Démolition des navires

Après l’affaire du porte-avions Clemenceau, Robin des Bois a voulu y voir clair dans le monde de la démolition et du recyclage des vieux navires de commerce et militaires en fin de vie. A cet effet, un bulletin trimestriel d’information et d’analyses a été mis en chantier et lancé en 2006. Chaque numéro de « A la casse », « Shipbreaking » en version anglaise, est un tour du monde des meilleures techniques disponibles et beaucoup plus nombreuses des pires techniques disponibles. Un gros succès éditorial épluché par les spécialistes du monde entier. Dans « A la Casse » bat le pouls de la mondialisation.

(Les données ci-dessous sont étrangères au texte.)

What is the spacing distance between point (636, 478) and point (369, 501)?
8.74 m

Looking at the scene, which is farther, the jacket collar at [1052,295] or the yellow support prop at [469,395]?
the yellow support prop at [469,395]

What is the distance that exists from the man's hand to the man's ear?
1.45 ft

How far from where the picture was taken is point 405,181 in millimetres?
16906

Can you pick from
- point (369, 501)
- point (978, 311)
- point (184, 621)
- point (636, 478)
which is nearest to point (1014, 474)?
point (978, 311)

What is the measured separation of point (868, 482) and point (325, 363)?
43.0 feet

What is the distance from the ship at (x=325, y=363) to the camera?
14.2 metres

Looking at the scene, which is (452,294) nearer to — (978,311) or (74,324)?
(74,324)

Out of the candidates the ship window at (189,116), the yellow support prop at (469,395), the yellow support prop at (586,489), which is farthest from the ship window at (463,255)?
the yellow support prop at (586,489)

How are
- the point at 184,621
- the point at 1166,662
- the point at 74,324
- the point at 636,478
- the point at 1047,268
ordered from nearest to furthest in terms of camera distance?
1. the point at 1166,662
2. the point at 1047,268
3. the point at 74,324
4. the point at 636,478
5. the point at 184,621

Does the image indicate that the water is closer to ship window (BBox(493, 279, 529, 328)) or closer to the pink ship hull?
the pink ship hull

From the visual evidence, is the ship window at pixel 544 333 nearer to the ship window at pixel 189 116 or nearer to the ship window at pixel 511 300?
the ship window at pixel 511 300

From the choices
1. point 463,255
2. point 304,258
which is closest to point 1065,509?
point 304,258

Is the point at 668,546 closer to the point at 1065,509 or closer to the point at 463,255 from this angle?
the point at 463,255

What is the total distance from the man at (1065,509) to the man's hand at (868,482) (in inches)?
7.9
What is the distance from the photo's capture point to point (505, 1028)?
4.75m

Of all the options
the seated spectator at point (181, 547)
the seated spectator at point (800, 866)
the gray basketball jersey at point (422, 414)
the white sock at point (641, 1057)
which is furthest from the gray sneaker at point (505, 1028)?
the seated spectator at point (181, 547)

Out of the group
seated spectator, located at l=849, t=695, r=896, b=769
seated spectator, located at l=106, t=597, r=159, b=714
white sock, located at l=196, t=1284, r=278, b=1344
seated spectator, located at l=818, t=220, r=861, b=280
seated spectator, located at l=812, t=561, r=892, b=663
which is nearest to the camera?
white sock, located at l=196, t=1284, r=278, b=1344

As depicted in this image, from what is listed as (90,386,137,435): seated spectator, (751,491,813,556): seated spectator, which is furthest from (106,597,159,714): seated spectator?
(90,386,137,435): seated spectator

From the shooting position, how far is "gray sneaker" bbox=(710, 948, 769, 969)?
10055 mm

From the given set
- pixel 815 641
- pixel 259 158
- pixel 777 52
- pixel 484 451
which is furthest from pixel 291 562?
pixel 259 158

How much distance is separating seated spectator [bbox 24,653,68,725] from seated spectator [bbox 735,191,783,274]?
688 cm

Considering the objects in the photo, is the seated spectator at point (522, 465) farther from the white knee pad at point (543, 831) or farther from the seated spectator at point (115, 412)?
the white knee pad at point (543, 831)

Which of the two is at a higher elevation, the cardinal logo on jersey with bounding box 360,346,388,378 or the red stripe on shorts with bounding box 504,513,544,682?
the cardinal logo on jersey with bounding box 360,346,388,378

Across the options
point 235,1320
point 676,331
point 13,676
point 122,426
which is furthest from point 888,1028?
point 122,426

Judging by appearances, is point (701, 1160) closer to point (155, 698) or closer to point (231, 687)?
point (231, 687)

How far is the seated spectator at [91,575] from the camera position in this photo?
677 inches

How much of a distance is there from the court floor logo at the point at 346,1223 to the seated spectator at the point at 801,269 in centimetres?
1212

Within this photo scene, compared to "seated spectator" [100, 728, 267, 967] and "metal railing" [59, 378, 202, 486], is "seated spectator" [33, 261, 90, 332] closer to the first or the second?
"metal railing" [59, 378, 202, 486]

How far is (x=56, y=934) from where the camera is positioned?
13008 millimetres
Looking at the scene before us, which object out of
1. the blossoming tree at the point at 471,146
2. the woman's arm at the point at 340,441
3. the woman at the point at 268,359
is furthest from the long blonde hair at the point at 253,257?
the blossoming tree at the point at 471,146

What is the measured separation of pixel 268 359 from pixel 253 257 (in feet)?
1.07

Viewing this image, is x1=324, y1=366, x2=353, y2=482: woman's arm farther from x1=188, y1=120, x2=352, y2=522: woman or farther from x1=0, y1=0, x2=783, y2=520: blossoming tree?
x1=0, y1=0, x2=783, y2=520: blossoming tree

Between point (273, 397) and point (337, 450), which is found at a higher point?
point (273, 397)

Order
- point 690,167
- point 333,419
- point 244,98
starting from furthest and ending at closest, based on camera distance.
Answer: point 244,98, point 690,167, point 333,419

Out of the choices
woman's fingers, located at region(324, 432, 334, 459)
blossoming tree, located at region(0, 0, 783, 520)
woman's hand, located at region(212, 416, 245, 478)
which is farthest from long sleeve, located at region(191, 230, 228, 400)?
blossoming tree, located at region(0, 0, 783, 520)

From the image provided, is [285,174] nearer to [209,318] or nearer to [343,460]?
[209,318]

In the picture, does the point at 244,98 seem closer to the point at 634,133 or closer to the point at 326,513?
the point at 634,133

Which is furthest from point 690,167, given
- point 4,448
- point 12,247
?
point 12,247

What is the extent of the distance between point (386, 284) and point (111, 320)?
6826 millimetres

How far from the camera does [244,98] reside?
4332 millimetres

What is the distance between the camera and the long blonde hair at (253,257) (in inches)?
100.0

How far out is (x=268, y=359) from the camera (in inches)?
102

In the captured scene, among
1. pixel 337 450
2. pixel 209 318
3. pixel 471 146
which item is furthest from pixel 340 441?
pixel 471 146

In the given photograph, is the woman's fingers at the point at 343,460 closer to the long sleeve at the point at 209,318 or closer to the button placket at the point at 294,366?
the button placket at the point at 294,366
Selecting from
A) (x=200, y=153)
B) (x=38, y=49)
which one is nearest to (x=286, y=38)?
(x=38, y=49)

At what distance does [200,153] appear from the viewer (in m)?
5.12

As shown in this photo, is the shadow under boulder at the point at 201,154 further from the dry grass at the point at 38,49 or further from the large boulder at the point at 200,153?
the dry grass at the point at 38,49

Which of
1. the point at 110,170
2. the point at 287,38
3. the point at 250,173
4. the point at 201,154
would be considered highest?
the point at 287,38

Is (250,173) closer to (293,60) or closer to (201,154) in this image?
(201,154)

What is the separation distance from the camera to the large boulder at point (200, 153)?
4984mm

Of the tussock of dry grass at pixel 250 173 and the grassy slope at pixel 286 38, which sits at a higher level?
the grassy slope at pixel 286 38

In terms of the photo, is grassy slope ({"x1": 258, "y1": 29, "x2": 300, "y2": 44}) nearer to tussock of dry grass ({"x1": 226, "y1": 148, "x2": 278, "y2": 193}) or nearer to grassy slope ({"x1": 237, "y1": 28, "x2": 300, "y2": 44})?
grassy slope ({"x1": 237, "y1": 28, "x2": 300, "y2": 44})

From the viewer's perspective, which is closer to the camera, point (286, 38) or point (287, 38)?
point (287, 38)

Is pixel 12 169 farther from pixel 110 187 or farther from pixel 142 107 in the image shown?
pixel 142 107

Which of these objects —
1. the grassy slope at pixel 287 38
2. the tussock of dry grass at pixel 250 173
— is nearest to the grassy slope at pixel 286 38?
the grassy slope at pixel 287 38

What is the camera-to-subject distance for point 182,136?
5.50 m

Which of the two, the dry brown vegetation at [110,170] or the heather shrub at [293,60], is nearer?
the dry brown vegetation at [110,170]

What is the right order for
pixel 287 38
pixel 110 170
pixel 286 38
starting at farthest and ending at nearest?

Bulletin « A la Casse » n°2

2 mars 2006

Robin des Bois poursuit son travail d’investigation et de compilation sur l’actualité des navires en fin de vie. Le tonnage souligné correspond au poids de chaque unité hors cargaison, tel qu‘elle se présente au chantier de démolition, le plus souvent par ses propres moyens, c’est à dire sans remorquage. 90% de ce poids correspond à des métaux ferreux ou non ferreux recyclables. Les 10% restants correspondent en majorité à des accessoires, équipements et mobiliers susceptibles de réemploi ; le solde correspond à des déchets : déchets d’équipement électrique et électronique, plastiques, amiantes, mousse de polyuréthane, déchets et dépôts d’exploitation… Aucun des navires cités n’a subi de décontamination préalable. Compte tenu des années de construction et de maintenance, ils contiennent tous de l’amiante, des PCB, et des peintures toxiques. Les principaux déchets d’exploitation sont les boues d’hydrocarbures et les eaux polluées. Quand des utilisations particulièrement importantes de matériaux ou accessoires à risques sont suspectées dans la construction, de même que des déchets spécifiques correspondant à l’usage, le profil de chaque navire le mentionne. Le dossier  » Navires en fin de vie  » présenté à Cherbourg lors d’une conférence de presse en date du 22 février 2006 est disponible sur le site www.robindesbois.org dans la rubrique  » Dossiers « .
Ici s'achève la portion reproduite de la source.